Both solutions have advantages and disadvantages. Probably a private organization could tend to use in the cloud a turnkey service customized by a team of external analysts, while a government organization might prefer to independently manage an on-premises data collection tool using its analysts and specialists. Furthermore, the company must always combine economic reasons with regulations on personal data, while a governmental body has potential access to a series of specific information that it may wish to combine with open-source data extracted with a Cyber Threat Intelligence analysis.
Figure 2 – Botnet on sale on Reddit
As highlighted in this short article, passive defense is a model that cannot keep up with the new challenges in the security field; not even firewalls and antivirus have remained anchored to a purely passive approach as the latest models and updates include active threat filtering and Machine Learning functions.
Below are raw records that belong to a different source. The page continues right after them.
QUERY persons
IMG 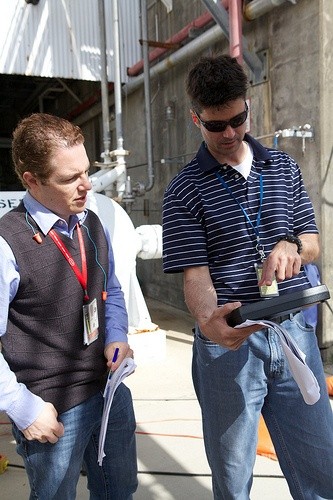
[161,53,333,500]
[0,111,139,500]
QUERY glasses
[195,100,249,133]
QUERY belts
[267,311,300,325]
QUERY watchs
[277,234,303,254]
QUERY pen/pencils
[103,348,120,397]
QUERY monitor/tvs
[225,284,330,328]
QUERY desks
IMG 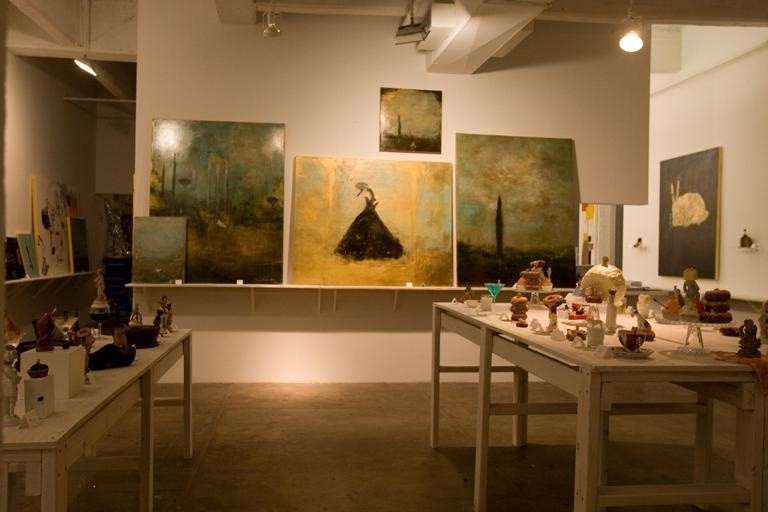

Therefore, a 360-degree proactive model is needed, supported by an active threat search mechanism, which analyzes public sources and near-real-time news in a systematic and automated manner. Being aware of attacks perpetrated on nearby realities can be the keystone in the dynamic defense of digital assets, together with all the other now mandatory measures in the field of IT security such as two-factor authentication, training, and awareness of employees.
The current geopolitical situation in Eastern Europe reflects a lot of the themes proposed in this article. Modern cyberattack techniques are an integral and fundamental part of what is called cyber warfare. Anonymous’ attack on Russian strategic assets was emblematic. It was an attack with a combination of several techniques, including DDoS, exploiting botnets with endpoints distributed in different countries, and online propaganda. Cyberwarfare has become so integrated into the development of military strategies that it has taken on a deterrent value. Today the potential damage that can be dealt with by cyber-attacks to strategic assets such as power plants, gas pipelines, hospitals, and military infrastructures is calculated in offensive and defensive strategies, both in peacetime and in times of conflict. Investing in training, awareness-raising and a proactive approach at every level can make a difference today in terms of defending corporate assets, but also, as we have seen, in terms of national security.